# Having cable routing issues on my new S2...HELP!



## skygodmatt (May 24, 2005)

Man, 

I am so frustrated with the shifter cable routing on my new S2 I bought yesterday! I feel like throwing the thing off a cliff. Still can't get it. What's the secret? Also, if I do get it right, won't the tight bends degrade the shifting performance due to cable drag? I was thinking about getting NOKON cables for it since they bend tight and just paying the shop. 
What a major freaking PITA. 

Any experienced S2 builders want to chime in? 
Thanks for your help. 

-Matt ( the frustrated one) .


----------



## Guest (Aug 13, 2009)

http://www.competitivecyclist.com/za/CCY?PAGE=WHATS_NEW&WHATS_NEW.ID=257&PRSET_VERSION=1&RSS=TRUE

If you haven't read this maybe it will help.


----------



## skygodmatt (May 24, 2005)

I saw that.
My problem was routing the cables and housing inside the frame. After a couple of hours I gave up. Today I brought it down to the Cervelo dealer and in 10 minutes they had it done. Just like that. 

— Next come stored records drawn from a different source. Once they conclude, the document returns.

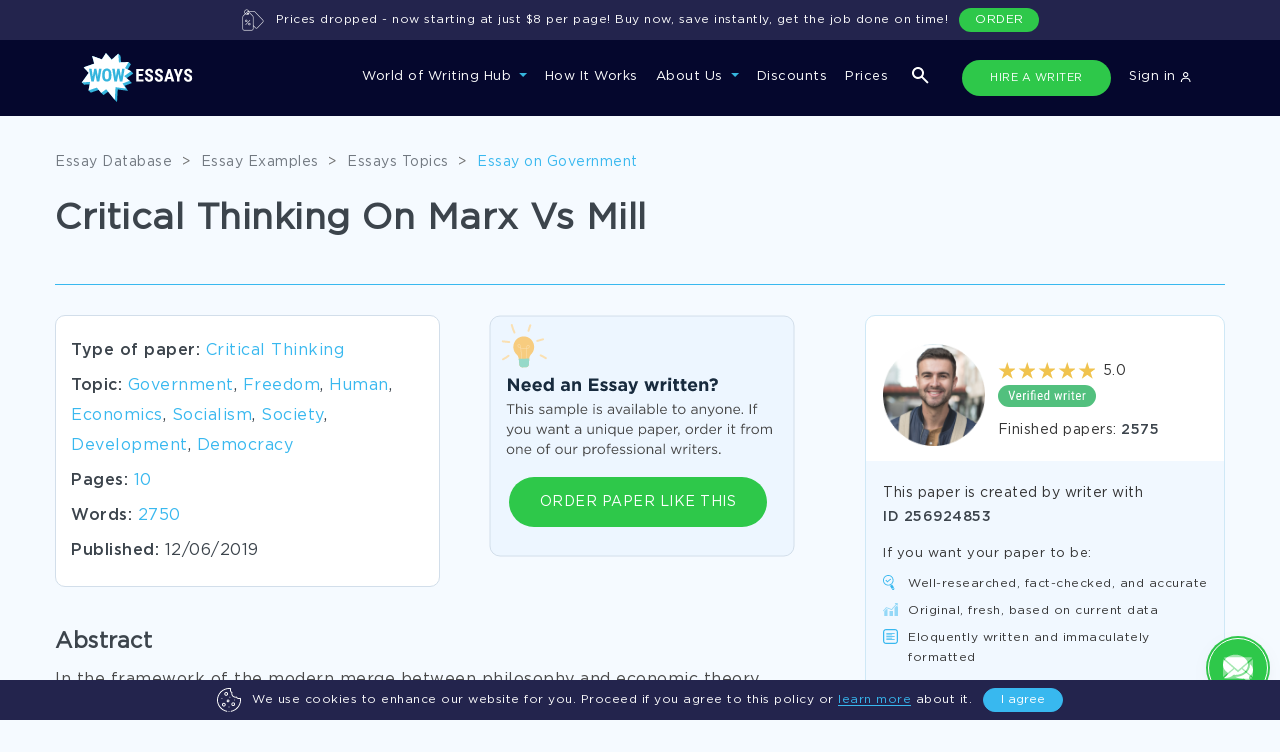

--- FILE ---
content_type: image/svg+xml
request_url: https://www.wowessays.com/assets/img/Star.svg
body_size: 264
content:
<svg width="24" height="22" viewBox="0 0 24 22" fill="none" xmlns="http://www.w3.org/2000/svg">
<path d="M12 0L14.6942 8.2918H23.4127L16.3593 13.4164L19.0534 21.7082L12 16.5836L4.94658 21.7082L7.64074 13.4164L0.587322 8.2918H9.30583L12 0Z" fill="#F0C34E"/>
</svg>


--- FILE ---
content_type: image/svg+xml
request_url: https://www.wowessays.com/assets/img/icon-1.svg
body_size: 869
content:
<svg width="12" height="15" viewBox="0 0 12 15" fill="none" xmlns="http://www.w3.org/2000/svg">
<path d="M7.9129 9.90145C5.39202 11.3662 2.15688 10.493 0.700371 7.95778C-0.742135 5.42257 0.112164 2.16905 2.63305 0.704263C5.15393 -0.760526 8.38907 0.112713 9.84558 2.64792C11.3021 5.18314 10.4338 8.43666 7.9129 9.90145ZM7.47875 9.14088C9.57949 7.91553 10.3077 5.2113 9.08931 3.09863C7.87089 0.971868 5.18194 0.253558 3.0672 1.46483C0.966464 2.69018 0.238209 5.3944 1.45664 7.50708C2.67506 9.61975 5.37801 10.3521 7.47875 9.14088ZM9.24337 9.5775L6.97457 10.9014L8.72519 13.9437L10.994 12.6198L9.24337 9.5775ZM11.2181 13.0282L8.94927 14.3521C9.31339 14.986 10.1117 15.1972 10.7419 14.831C11.3721 14.4648 11.5822 13.662 11.2181 13.0282ZM4.42568 6.2113L3.0672 4.70426L2.42298 5.29581L4.34165 7.43666L8.09496 4.29581L7.53477 3.61976L4.42568 6.2113Z" fill="#38B8EF"/>
</svg>
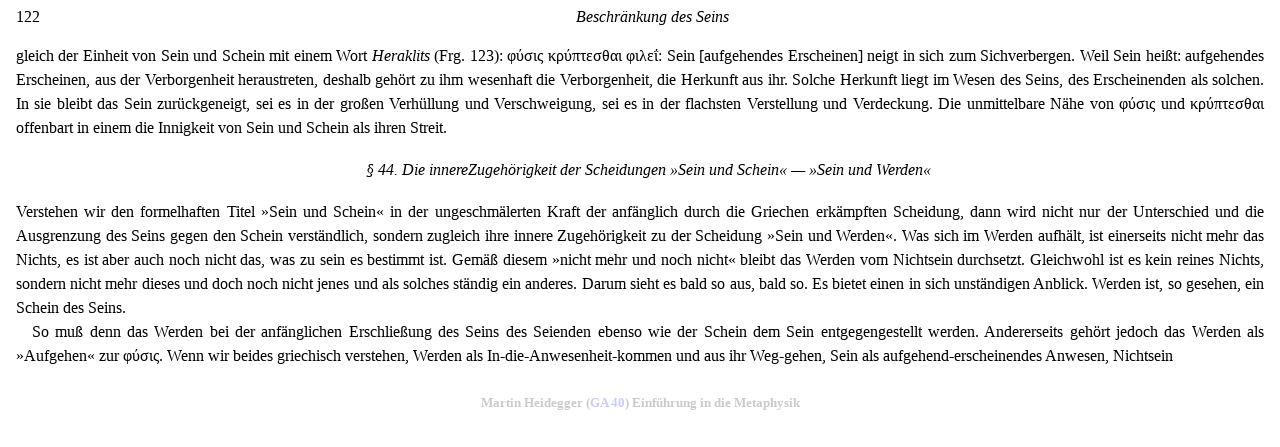

--- FILE ---
content_type: text/html
request_url: https://www.beyng.com/pages/de/GA40/GA40.122.html
body_size: 1514
content:
<!DOCTYPE html>
<html lang="de">
<head>
	<meta http-equiv="Content-Type" content="text/html; charset=utf-8">
	<meta name="viewport" content="width=device-width, initial-scale=1.0">
	<meta name="description" content="Martin Heidegger GA 40 Einführung in die Metaphysik 122">
	<link rel="Stylesheet" href="/Content/gastyle.css" type="text/css" media="screen">
	<title data-pagefind-meta="title">Heidegger GA 40: 122</title>
</head>
<body>
	<div class="gastyle">
		<span style="float:left;">122</span>
		<div style="text-align:center;"> <i>Beschränkung des Seins </i></div>
		<br />
		<p style="text-indent:0;">
			gleich der Einheit von Sein und Schein mit einem Wort<i> Heraklits</i> (Frg. 123): φύσις κρύπτεσθαι φιλεΐ: Sein [aufgehendes Erscheinen] neigt in sich zum Sichverbergen. Weil Sein heißt: aufgehendes Erscheinen, aus der Verborgenheit heraustreten, deshalb gehört zu ihm wesenhaft die Verborgenheit, die Herkunft aus ihr. Solche Herkunft liegt im Wesen des Seins, des Erscheinenden als solchen. In sie bleibt das Sein zurückgeneigt, sei es in der großen Verhüllung und Verschweigung, sei es in der flachsten Verstellung und Verdeckung. Die unmittelbare Nähe von φύσις und κρύπτεσθαι offenbart in einem die Innigkeit von Sein und Schein als ihren Streit.
		</p>
		<br />
		<p style="text-align:center;">
			<i>§ 44. Die innereZugehörigkeit der Scheidungen </i>
			<i>»Sein und Schein« — »Sein und Werden« </i>
		</p>
		<br />
		<p style="text-indent:0;">
			Verstehen wir den formelhaften Titel »Sein und Schein« in der ungeschmälerten Kraft der anfänglich durch die Griechen erkämpften Scheidung, dann wird nicht nur der Unterschied und die Ausgrenzung des Seins gegen den Schein verständlich, sondern zugleich ihre innere Zugehörigkeit zu der Scheidung »Sein und Werden«. Was sich im Werden aufhält, ist einerseits nicht mehr das Nichts, es ist aber auch noch nicht das, was zu sein es bestimmt ist. Gemäß diesem »nicht mehr und noch nicht« bleibt das Werden vom Nichtsein durchsetzt. Gleichwohl ist es kein reines Nichts, sondern nicht mehr dieses und doch noch nicht jenes und als solches ständig ein anderes. Darum sieht es bald so aus, bald so. Es bietet einen in sich unständigen Anblick. Werden ist, so gesehen, ein Schein des Seins.
		</p>
		<p>
			So muß denn das Werden bei der anfänglichen Erschließung des Seins des Seienden ebenso wie der Schein dem Sein entgegengestellt werden. Andererseits gehört jedoch das Werden als »Aufgehen« zur φύσις. Wenn wir beides griechisch verstehen, Werden als In-die-Anwesenheit-kommen und aus ihr Weg-gehen, Sein als aufgehend-erscheinendes Anwesen, Nichtsein
		</p>
	</div>
	<br />
	<h1 style="text-align:center;opacity:0.2;font-size:small;">Martin Heidegger (<a href="https://www.beyng.com/gaapp/?vol=40">GA 40</a>) Einführung in die Metaphysik</h1>
</body>
</html>
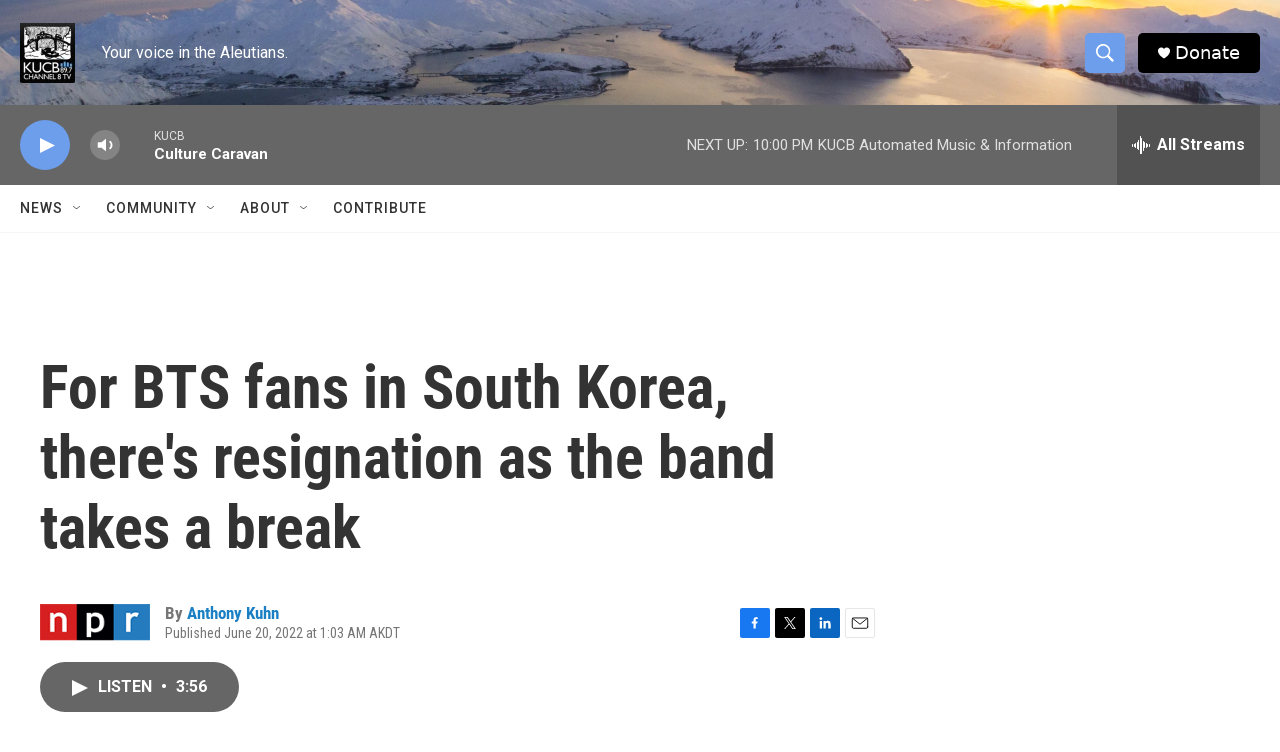

--- FILE ---
content_type: text/html; charset=utf-8
request_url: https://www.google.com/recaptcha/api2/aframe
body_size: 266
content:
<!DOCTYPE HTML><html><head><meta http-equiv="content-type" content="text/html; charset=UTF-8"></head><body><script nonce="elTOew2ziEoHVPLolrBzDg">/** Anti-fraud and anti-abuse applications only. See google.com/recaptcha */ try{var clients={'sodar':'https://pagead2.googlesyndication.com/pagead/sodar?'};window.addEventListener("message",function(a){try{if(a.source===window.parent){var b=JSON.parse(a.data);var c=clients[b['id']];if(c){var d=document.createElement('img');d.src=c+b['params']+'&rc='+(localStorage.getItem("rc::a")?sessionStorage.getItem("rc::b"):"");window.document.body.appendChild(d);sessionStorage.setItem("rc::e",parseInt(sessionStorage.getItem("rc::e")||0)+1);localStorage.setItem("rc::h",'1768975578620');}}}catch(b){}});window.parent.postMessage("_grecaptcha_ready", "*");}catch(b){}</script></body></html>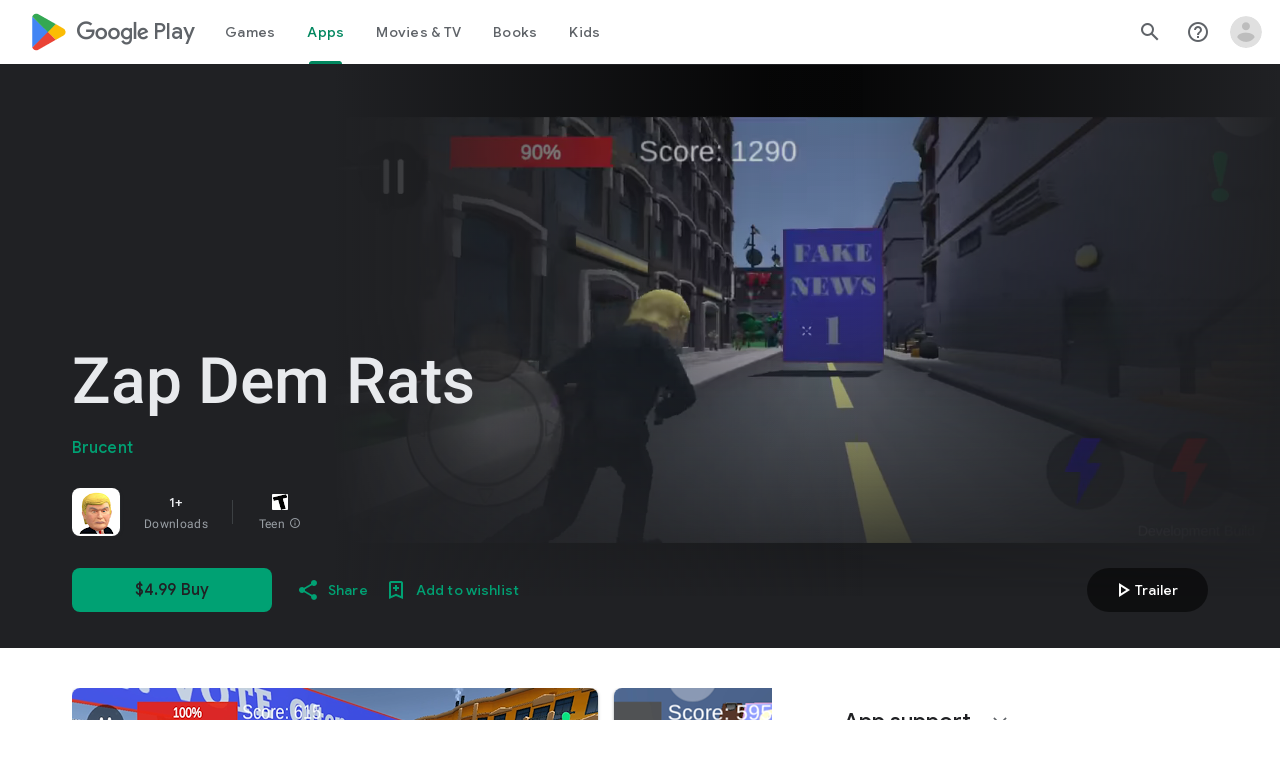

--- FILE ---
content_type: text/plain; charset=utf-8
request_url: https://play.google.com/play/log?format=json&authuser&proto_v2=true
body_size: -435
content:
["900000","1769310138125"]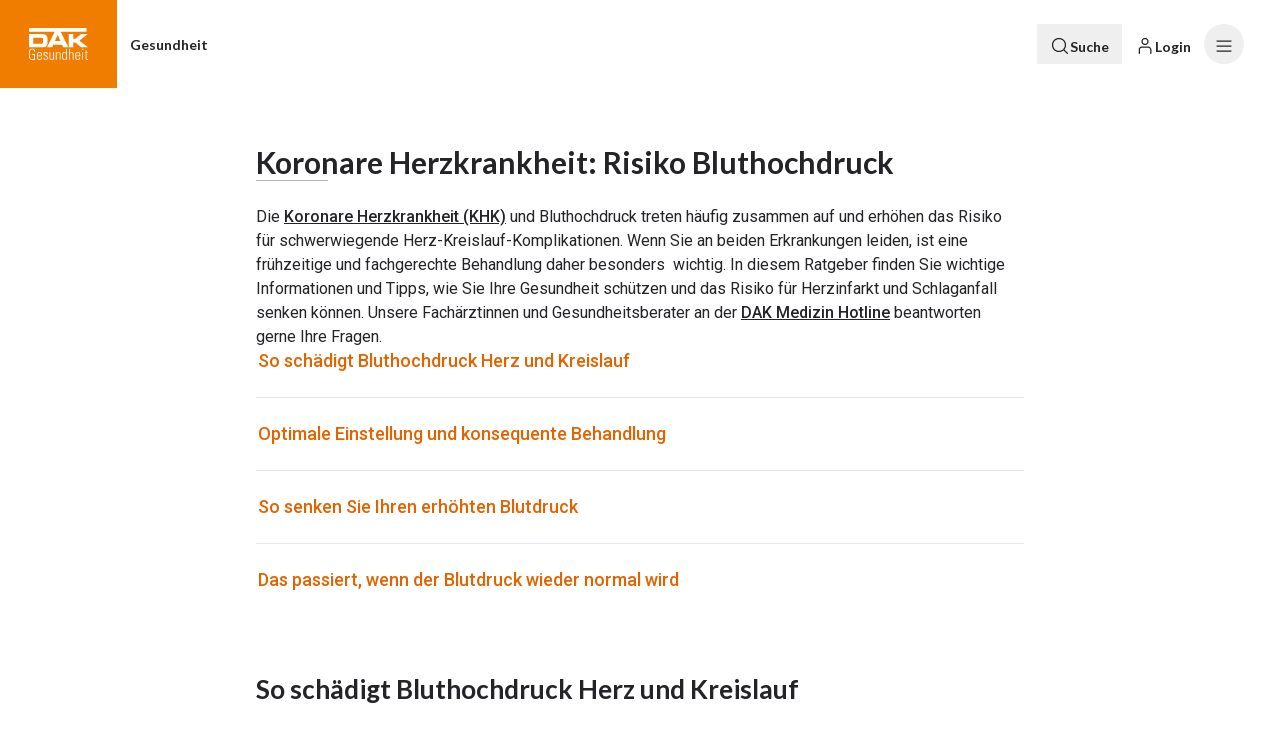

--- FILE ---
content_type: application/javascript; charset=utf-8
request_url: https://www.dak.de/_next/static/chunks/48198.44edcd4369980a6b.js
body_size: 585
content:
"use strict";(self.webpackChunk_N_E=self.webpackChunk_N_E||[]).push([[48198],{48198:(e,i,s)=>{s.r(i),s.d(i,{IcoSocialXing:()=>d});var l=s(66103),c=s(95155),t=s(12115),d=t.forwardRef(function(e,i){var s=e.decorative,d=void 0!==s&&s,r=e.title,a=e.size,h=void 0===a?32:a,n=e.titleId,o=(0,l.T)(e,["decorative","title","size","titleId"]),v=(0,t.useId)();return v=v.replace(/«|»/g,"_"),n||(n=v+"-LABEL-ID"),d&&(r=null,n=void 0),o=(0,l.C)((0,l.C)({},o),{"aria-hidden":d,width:h,height:h}),(0,c.jsxs)("svg",(0,l.C)({xmlns:"http://www.w3.org/2000/svg",viewBox:"0 0 40 40",ref:i,"aria-labelledby":n},o,{children:[void 0===r?(0,c.jsx)("title",{id:n,children:"Xing Logo"}):r?(0,c.jsx)("title",{id:n,children:r}):null,(0,c.jsx)("path",{d:"m17.68 16.29-3.44-6.22c-.12-.28-.32-.53-.57-.7s-.55-.27-.85-.27H7.78c-.14-.01-.27 0-.39.07s-.23.14-.31.25c-.06.12-.1.26-.1.4s.03.28.1.4l3.44 6.08-5.41 9.76c-.07.12-.11.26-.11.4s.04.28.11.4c.07.11.16.21.28.27s.25.09.38.09h5.04c.62-.02 1.16-.42 1.38-1l5.49-9.91zM34.61 2.08a.73.73 0 0 0-.38-.08h-5.14c-.3 0-.59.11-.83.28-.24.18-.43.42-.53.71 0 0-10.95 19.84-11.33 20.48l7.23 13.54c.12.29.31.53.56.71s.54.27.85.28h5.04c.13.01.26-.01.38-.07s.22-.15.3-.26c.07-.12.1-.26.1-.4s-.04-.28-.1-.4L23.6 23.5 34.9 3.13c.07-.12.1-.26.1-.4s-.03-.28-.1-.4a.64.64 0 0 0-.29-.25"})]}))})}}]);

--- FILE ---
content_type: application/javascript; charset=utf-8
request_url: https://www.dak.de/_next/static/chunks/17250.7d496b327e7fb891.js
body_size: 572
content:
"use strict";(self.webpackChunk_N_E=self.webpackChunk_N_E||[]).push([[17250],{17250:(c,e,i)=>{i.r(e),i.d(e,{IcoSocialInstagram:()=>r});var l=i(66103),t=i(95155),s=i(12115),r=s.forwardRef(function(c,e){var i=c.decorative,r=void 0!==i&&i,d=c.title,a=c.size,n=void 0===a?32:a,h=c.titleId,o=(0,l.T)(c,["decorative","title","size","titleId"]),v=(0,s.useId)();return v=v.replace(/«|»/g,"_"),h||(h=v+"-LABEL-ID"),r&&(d=null,h=void 0),o=(0,l.C)((0,l.C)({},o),{"aria-hidden":r,width:n,height:n}),(0,t.jsxs)("svg",(0,l.C)({xmlns:"http://www.w3.org/2000/svg",viewBox:"0 0 40 40",ref:e,"aria-labelledby":h},o,{children:[void 0===d?(0,t.jsx)("title",{id:h,children:"Instagram Logo"}):d?(0,t.jsx)("title",{id:h,children:d}):null,(0,t.jsx)("circle",{cx:20,cy:20,r:5.5,fill:"none"}),(0,t.jsx)("path",{fill:"none",d:"M26 6.5H14c-4.14 0-7.5 3.36-7.5 7.5v12c0 4.14 3.36 7.5 7.5 7.5h12c4.14 0 7.5-3.36 7.5-7.5V14c0-4.14-3.36-7.5-7.5-7.5m-6 22c-4.69 0-8.5-3.81-8.5-8.5s3.81-8.5 8.5-8.5 8.5 3.81 8.5 8.5-3.81 8.5-8.5 8.5m8.5-15c-1.1 0-2-.9-2-2s.9-2 2-2 2 .9 2 2-.9 2-2 2"}),(0,t.jsx)("circle",{cx:28.5,cy:11.5,r:2}),(0,t.jsx)("path",{d:"M20 11.5c-4.69 0-8.5 3.81-8.5 8.5s3.81 8.5 8.5 8.5 8.5-3.81 8.5-8.5-3.81-8.5-8.5-8.5m0 14c-3.03 0-5.5-2.47-5.5-5.5s2.47-5.5 5.5-5.5 5.5 2.47 5.5 5.5-2.47 5.5-5.5 5.5"}),(0,t.jsx)("path",{d:"M26 3.5H14C8.21 3.5 3.5 8.21 3.5 14v12c0 5.79 4.71 10.5 10.5 10.5h12c5.79 0 10.5-4.71 10.5-10.5V14c0-5.79-4.71-10.5-10.5-10.5M33.5 26c0 4.14-3.36 7.5-7.5 7.5H14c-4.14 0-7.5-3.36-7.5-7.5V14c0-4.14 3.36-7.5 7.5-7.5h12c4.14 0 7.5 3.36 7.5 7.5z"})]}))})}}]);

Also, I routed the housings similar to Andy at Competitive Cyclist but used a piece of clear tubing instead. The housings go right over the top of the stem about a centimeter above and then split off at about 3/4 of the stems length. I can turn the bars 90 degrees and have zero interference and zero cable rub on both the frame and stem.. There is no friction on the cables themselves and I bought the Gore cables which are SMOOTH. 

I finished building it today and rode it to dial it in. My S2 is a stealth ship. Not a ping, pang,or pong even on the bumps. Total silence.
It's fantastic. 
Standby for a ride report with photos.
Thanks!


----------